Difficulty ratings are assigned an ordinal score before undergoing Rasch analysis, and the order of these scores determines whether an ability or disability scale is used. Our calibrations were estimated on an ability scale, with “impossible to do without help” items assigned a score of 0, “extremely difficult but possible” assigned a score of 1, “very difficult” assigned a score of 2, “moderately difficult” assigned a score of 3, “slightly difficult” assigned a score of 4, and “not difficult” assigned a score of 5. 
Analysis
The R package msd (R Foundation for Statistical Computing, Vienna, Austria) was used to estimate item measures, rating category thresholds, and person measures, given the ratings of the AI items assigned by the 3623 patients. Two functions in the R msd package were used: msd and pms. The function msd was used to estimate calibrated item measures and rating category thresholds and to calculate their standard errors. By convention, the origin of the scale was defined to be the mean of the estimated item measures. Calibrating item measures and rating category thresholds allows researchers to estimate person measures from different samples of patients with low vision on the same scale. The function pms was then used to estimate person measures (and their standard errors) given the estimated calibrated item measures and rating category thresholds from the previous step (i.e., item measures and rating category thresholds were anchored). As explained in the introduction, anchoring item measures and thresholds forces all change in the functional reserve into the person measure. Person measures were estimated from difficulty ratings at both the goal and task levels, as well as for each functional domain (i.e., reading, mobility, visual information, and visual motor).24 Item measures, person measures, and rating category thresholds were also estimated using the Andrich Rating Scale Model in Winsteps6 statistical software to compare the measures estimated by MSD to those estimated in the previous studies that supplied the item response data. Fit statistics were also estimated by both functions. 

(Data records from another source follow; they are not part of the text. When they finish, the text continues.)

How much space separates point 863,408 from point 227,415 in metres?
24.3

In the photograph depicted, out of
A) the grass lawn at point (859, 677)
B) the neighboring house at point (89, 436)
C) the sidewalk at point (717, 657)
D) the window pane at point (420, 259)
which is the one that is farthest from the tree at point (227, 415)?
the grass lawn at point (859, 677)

To determine the validity of the estimated measures it is necessary to assess the fit of the data to the Rasch model. This can be done using the infit mean square which, like the Rasch model, assumes that random variability is unidimensional and approximately normally distributed. A key assumption of the Rasch model is that the distribution of deviates from the estimated measures is approximately normal, with the same variance for every person/item/threshold combination.1 To test this hypothesis, a mean squared fit statistic referred to as the infit mean square (information-weighted fit statistic) was used. The infit mean square statistic is expected to be distributed across persons and items as χ2 divided by the degrees of freedom, and it ranges from 0 to infinity with an expected value of 1. For any person or item, an infit mean square between 0 and 1 indicates that the error variance is less than expected by the model, whereas an infit mean square between 1 and infinity indicates that the error variance is greater than expected by the model. Because each patient completing the AI responds to a different number of items (i.e., different degrees of freedom for each person), we used a weighted sum χ2 model, each with its own degrees of freedom to evaluate the person infit mean square. 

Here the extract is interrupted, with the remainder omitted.